What you have to do ▸ Reproduce the records from their beginning through the line containing "What is the chlamydia rate for #50: VT*?", with both ends included. Leave the pictures out of your copy.

(Slide chart reasoning data)
━━━━━━━━━━

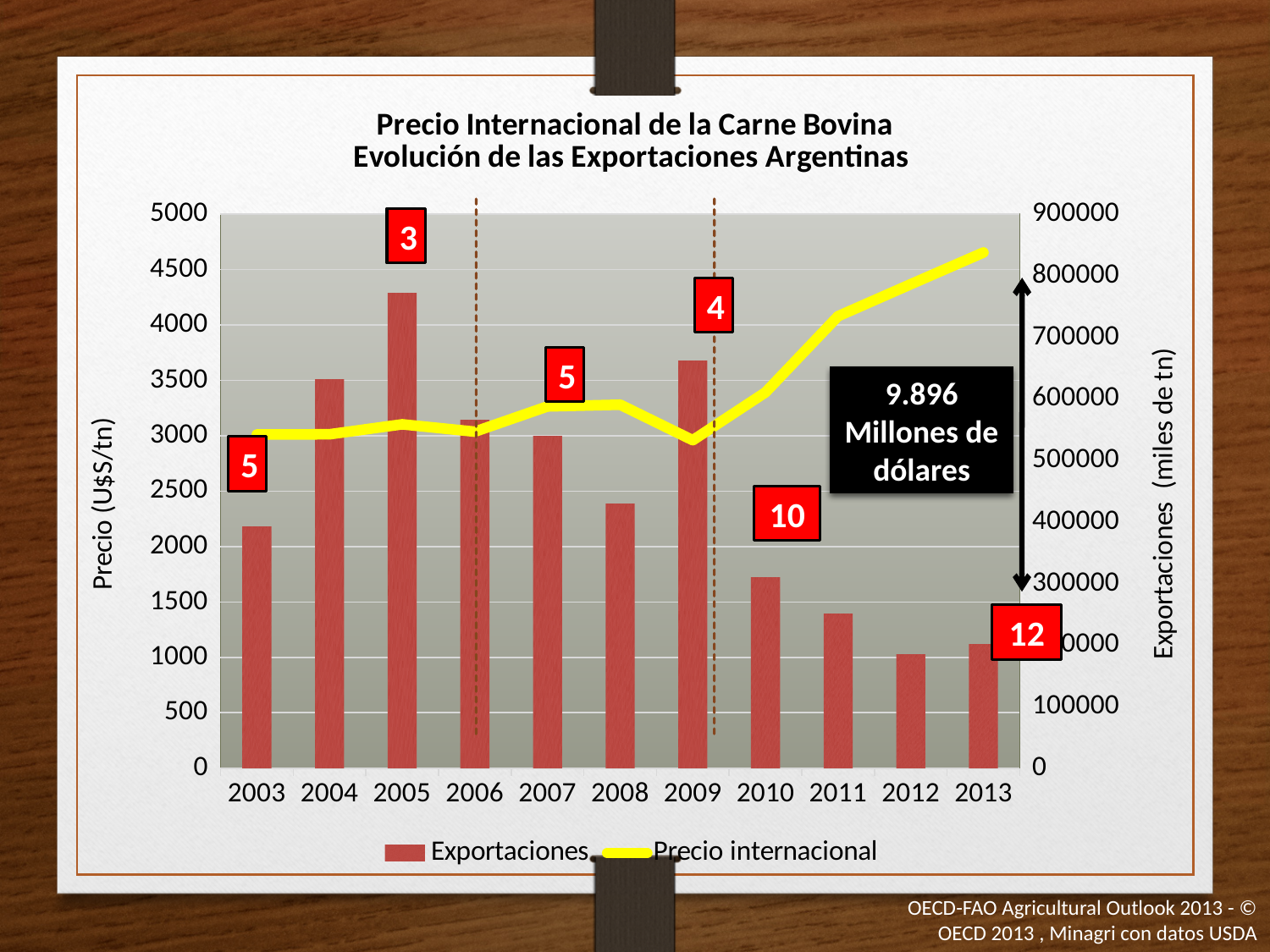
What kind of chart is shown on the slide? A combined bar and line chart Is the Exportaciones value for 2005 greater or less than 700000? greater What are the two entries in the chart legend? Exportaciones and Precio internacional Does the Precio internacional line rise or fall from 2009 to 2013? rise How many series does the legend list? 2 In which year is the Exportaciones bar the highest? 2005 Which year has the larger Exportaciones bar, 2005 or 2010? 2005 Is the Precio internacional value for 2013 greater or less than 4500? greater In which year does the Precio internacional line reach its highest value? 2013 How many years are shown on the x axis? 11 In which year is the Exportaciones bar the lowest? 2012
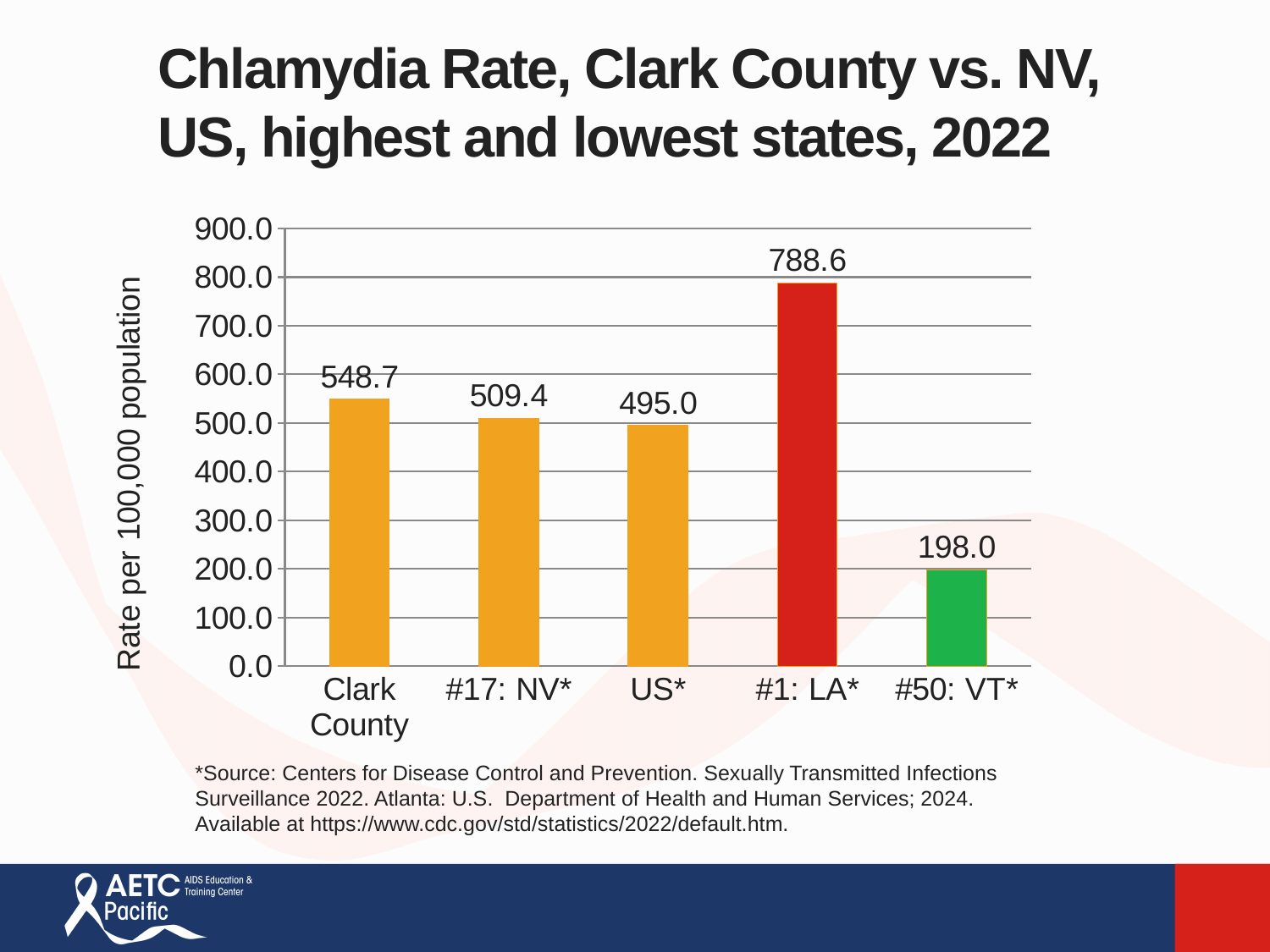
What is the chlamydia rate for #50: VT*? 198.0 What is the chlamydia rate for #17: NV*? 509.4 How many categories are shown on the chart? 5 What is the difference between the chlamydia rate for #1: LA* and for Clark County? 239.9 What kind of chart is shown on the slide? Bar chart What is the difference between the chlamydia rate for Clark County and for US*? 53.7 What is the label of the vertical axis? Rate per 100,000 population What is the chlamydia rate for Clark County? 548.7 What is the chlamydia rate for US*? 495.0 Which category has the lowest chlamydia rate? #50: VT* Which has a higher chlamydia rate, Clark County or #17: NV*? Clark County Which category has the highest chlamydia rate? #1: LA*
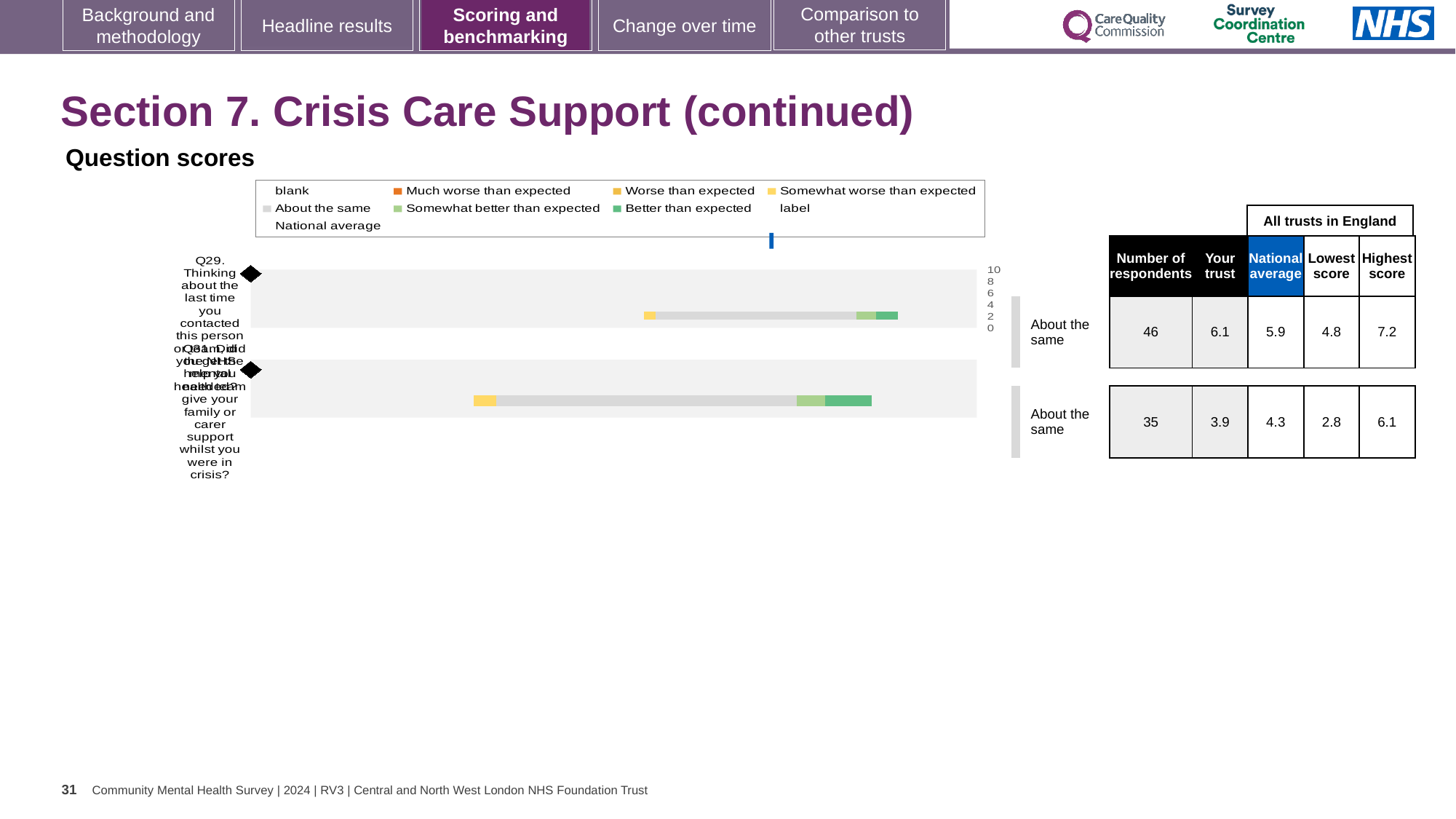
What is the 'Your trust' score for Q29? 6.1 Which question has the higher 'Your trust' score, Q29 or Q31? Q29 How many respondents answered Q31? 35 Which question has the higher 'Highest score' across all trusts in England? Q29 What benchmark category is shown for Q31? About the same By how much does the 'Your trust' score for Q29 exceed the national average? 0.2 What is the national average score for Q29? 5.9 What kind of chart is shown under 'Question scores'? bar chart How many questions are plotted in the chart? 2 What is the difference between the highest score and the lowest score for Q29? 2.4 What is the 'Your trust' score for Q31? 3.9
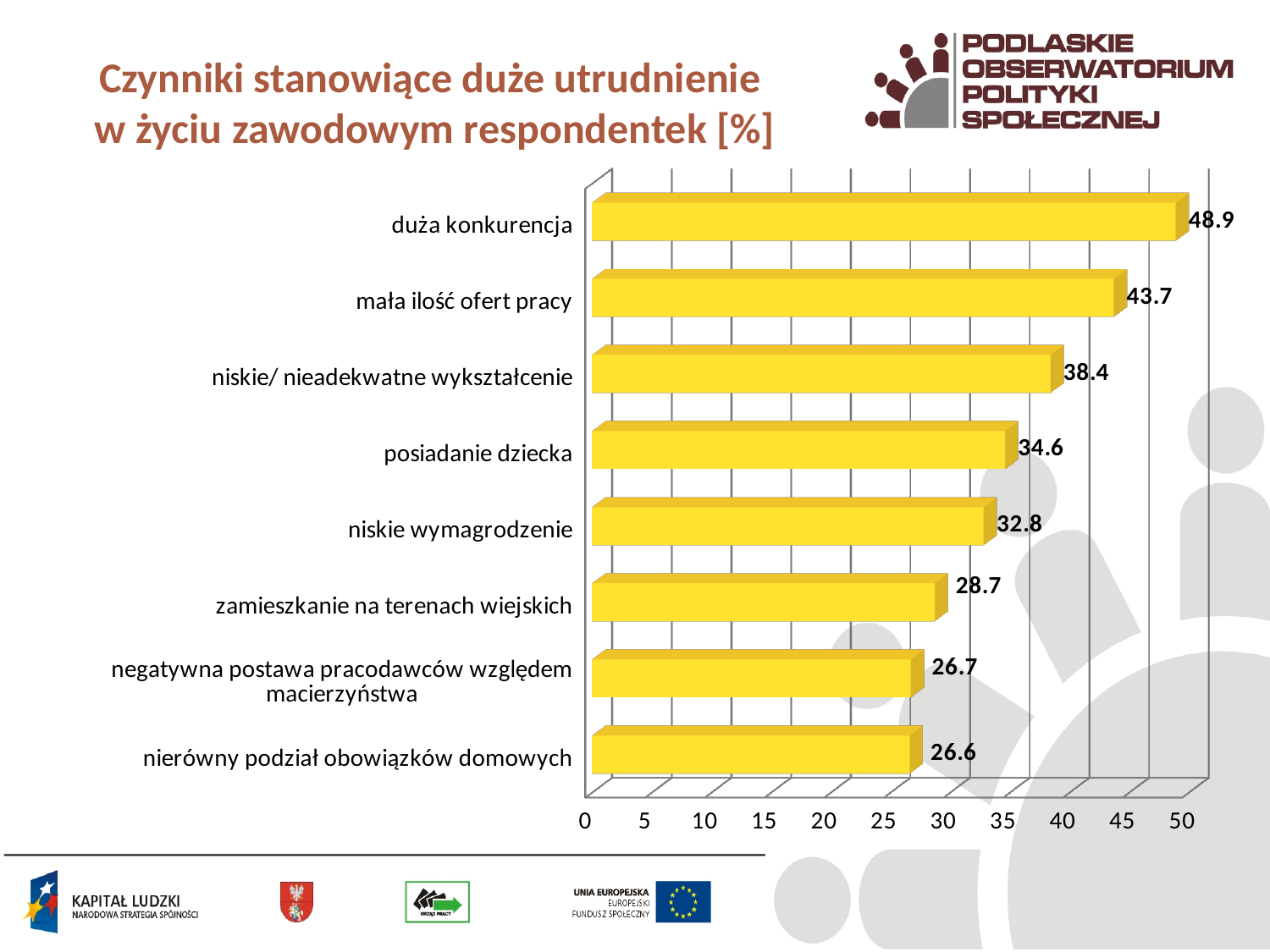
What is the value for "nierówny podział obowiązków domowych"? 26.6 What is the difference between the values for "duża konkurencja" and "mała ilość ofert pracy"? 5.2 How many categories are shown in the chart? 8 What is the difference between the values for "posiadanie dziecka" and "niskie wymagrodzenie"? 1.8 What is the value for "posiadanie dziecka"? 34.6 Which category has the highest value? duża konkurencja Is the value for "mała ilość ofert pracy" greater or less than 40? greater Which category has the lowest value? nierówny podział obowiązków domowych Which is larger: the value for "niskie/ nieadekwatne wykształcenie" or the value for "niskie wymagrodzenie"? niskie/ nieadekwatne wykształcenie What is the value for "zamieszkanie na terenach wiejskich"? 28.7 What is the value for "duża konkurencja"? 48.9 What kind of chart is shown on the slide? bar chart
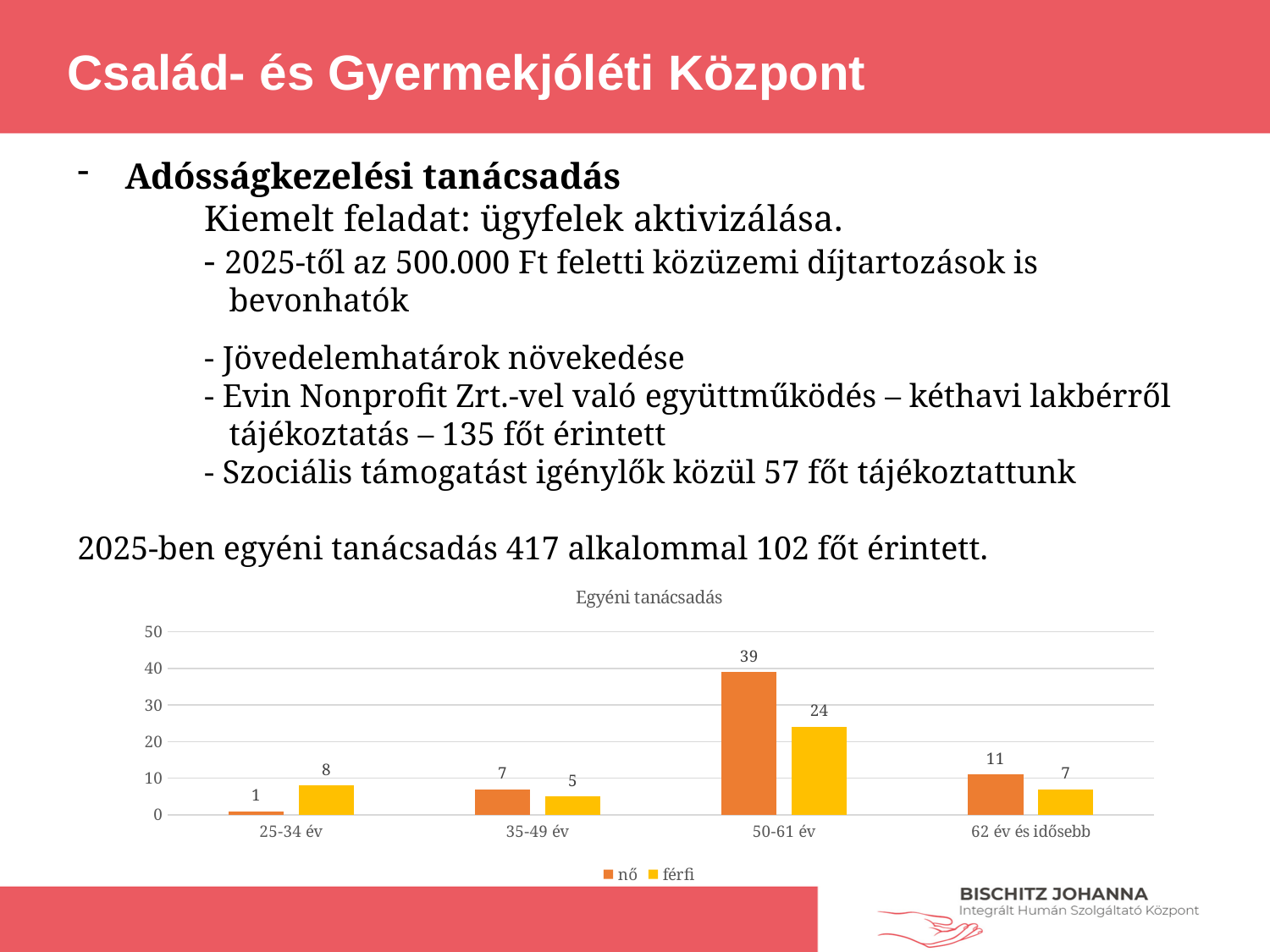
What is the difference between the 'nő' and 'férfi' values in the 50-61 év category? 15 In the 25-34 év category, which is larger, 'nő' or 'férfi'? férfi What kind of chart is shown on the slide? bar chart What is the value for 'férfi' in the 25-34 év category? 8 What is the title of the chart? Egyéni tanácsadás Which age category has the highest value for 'nő'? 50-61 év Which age category has the lowest value for 'férfi'? 35-49 év How many age categories are shown on the x axis? 4 What is the value for 'nő' in the 50-61 év category? 39 What is the value for 'nő' in the 62 év és idősebb category? 11 What is the total of 'nő' and 'férfi' in the 35-49 év category? 12 How many series does the legend list? 2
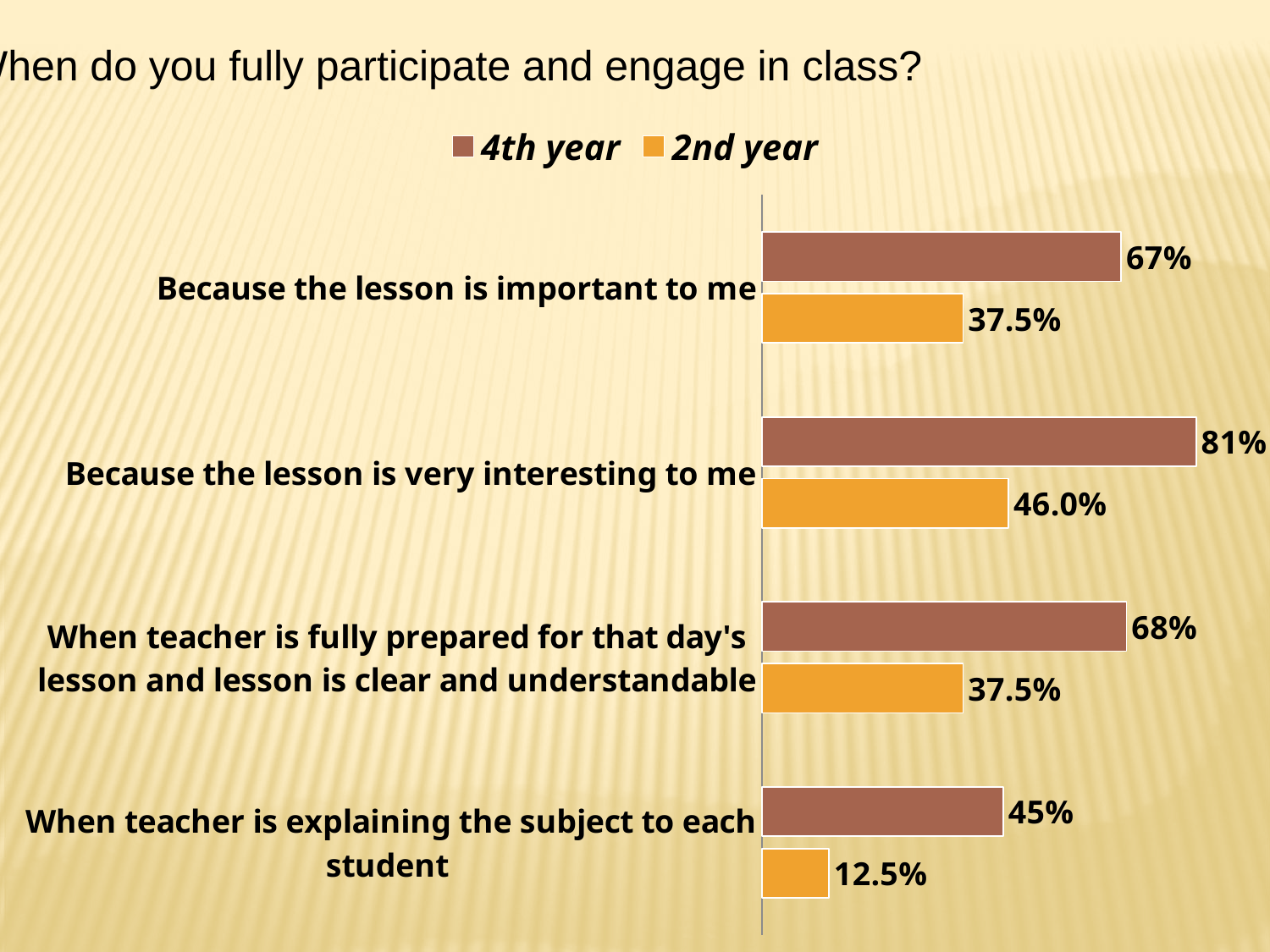
What is the 2nd year value for "When teacher is explaining the subject to each student"? 12.5% Which series is shown in orange in the legend? 2nd year How many series does the legend list? 2 What kind of chart is shown on the slide? Bar chart Which category has the lowest 2nd year value? When teacher is explaining the subject to each student What is the difference between the 4th year and 2nd year values for "Because the lesson is very interesting to me"? 35 percentage points How many categories are shown in the chart? 4 What is the 4th year value for "When teacher is fully prepared for that day's lesson and lesson is clear and understandable"? 68% Which category has the highest 4th year value? Because the lesson is very interesting to me What is the 4th year value for "Because the lesson is very interesting to me"? 81% What is the 2nd year value for "Because the lesson is important to me"? 37.5% Which is larger: the 4th year value for "Because the lesson is important to me" or the 4th year value for "When teacher is explaining the subject to each student"? Because the lesson is important to me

━━━━━━━━━━

Solution to this exercise ▸
What kind of chart is shown on the slide? A combined bar and line chart Is the Exportaciones value for 2005 greater or less than 700000? greater What are the two entries in the chart legend? Exportaciones and Precio internacional Does the Precio internacional line rise or fall from 2009 to 2013? rise How many series does the legend list? 2 In which year is the Exportaciones bar the highest? 2005 Which year has the larger Exportaciones bar, 2005 or 2010? 2005 Is the Precio internacional value for 2013 greater or less than 4500? greater In which year does the Precio internacional line reach its highest value? 2013 How many years are shown on the x axis? 11 In which year is the Exportaciones bar the lowest? 2012
What is the chlamydia rate for #50: VT*? 198.0 What is the chlamydia rate for #17: NV*? 509.4 How many categories are shown on the chart? 5 What is the difference between the chlamydia rate for #1: LA* and for Clark County? 239.9 What kind of chart is shown on the slide? Bar chart What is the difference between the chlamydia rate for Clark County and for US*? 53.7 What is the label of the vertical axis? Rate per 100,000 population What is the chlamydia rate for Clark County? 548.7 What is the chlamydia rate for US*? 495.0 Which category has the lowest chlamydia rate? #50: VT* Which has a higher chlamydia rate, Clark County or #17: NV*? Clark County Which category has the highest chlamydia rate? #1: LA*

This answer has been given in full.